In high school, Red played football and planned to go to college and become a veterinarian. But in 1954 the course of his life made a dramatic shift. His parents divorced in August, leaving Ruth with five children and one on the way.

In September, Red woke in the middle of the night with a fever, chills and excruciating pain in his head. At the hospital he was diagnosed with polio, four months before the Salk vaccine for the disease was available. Four days after his diagnosis, Ruth gave birth to Red’s youngest brother, Danny.

The disease severely weakened Red’s left arm and hand, and he permanently lost the use of his left shoulder. Ruth bought a secondhand mandolin to help him rebuild the strength in his fingers.

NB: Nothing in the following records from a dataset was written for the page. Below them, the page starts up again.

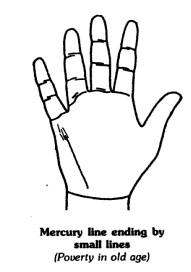 Poverty Sign In Palmistry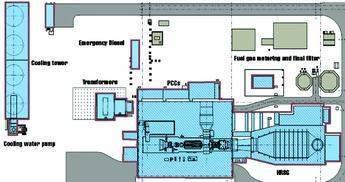 Standardised power block main components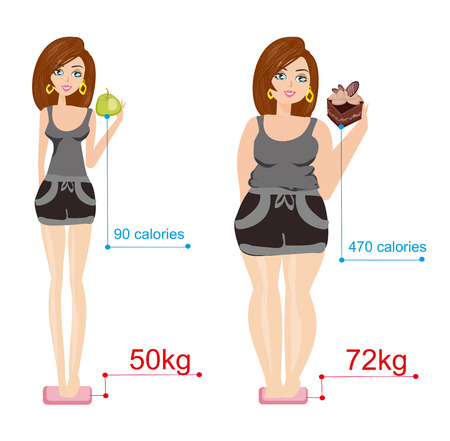 dissatisfaction: illustration of different body types
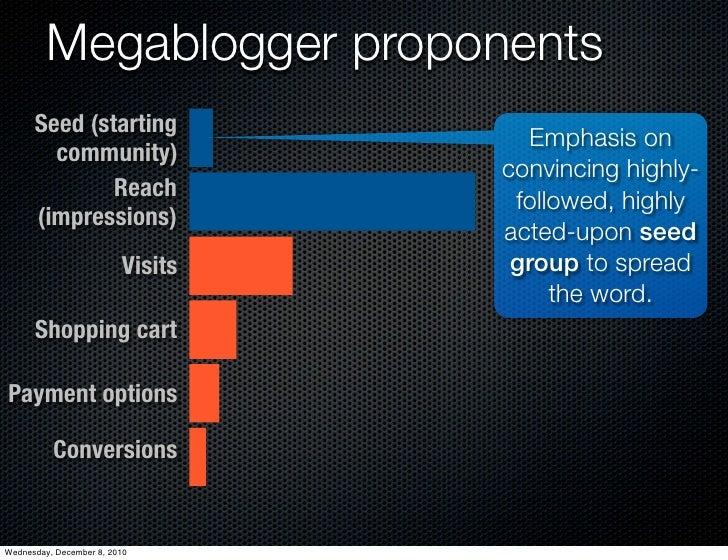 Megablogger proponents      Seed (starting                                    Emphasis on        community)               ...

“My fingers were just like pieces of spaghetti,” Red says. “Mother bought me a mandolin—paid it off a dollar a month. It was a $10 mandolin. For days I would concentrate on getting enough strength in one finger to keep from muting the strings. And I went all the way through each finger on my hand, doing that on that mandolin until I could play a two- or three-finger chord. And then Mother helped me buy a guitar for my graduation, and I took that with me to college.”

Although Red graduated college at the urging of his mother, earning a degree in animal science and agronomy from West Texas State University, he discovered that music was his true calling. During college he began writing songs and formed a country band. He continued playing at rodeo dances while working for five years as an agricultural chemist.

Some of Red’s friends he’d met through music moved to Hollywood to pursue careers in the entertainment business, and with their encouragement he followed suit in 1965. Red began working as a music industry executive, including a stint with United Artists Music. In 1967, Ray Charles recorded “Here We Go Again,” co-written by Red Steagall and Don Lanier. The song became a hit in the United States on the Billboard Hot 100 chart.

“My whole world abruptly changed, and I concentrated on writing songs,” Red says. “From 1966 to 1969, I had 60 of my songs recorded by other people. And then I started recording myself. My music took me all over the world.”

During the 1970s and 1980s he released a steady lineup of albums, and more than 20 of his singles landed on the country music charts. His most successful hits include “Party Dolls and Wine,” “Somewhere, My Love,” “Someone Cares for You,” and “Lone Star Beer and Bob Wills Music.”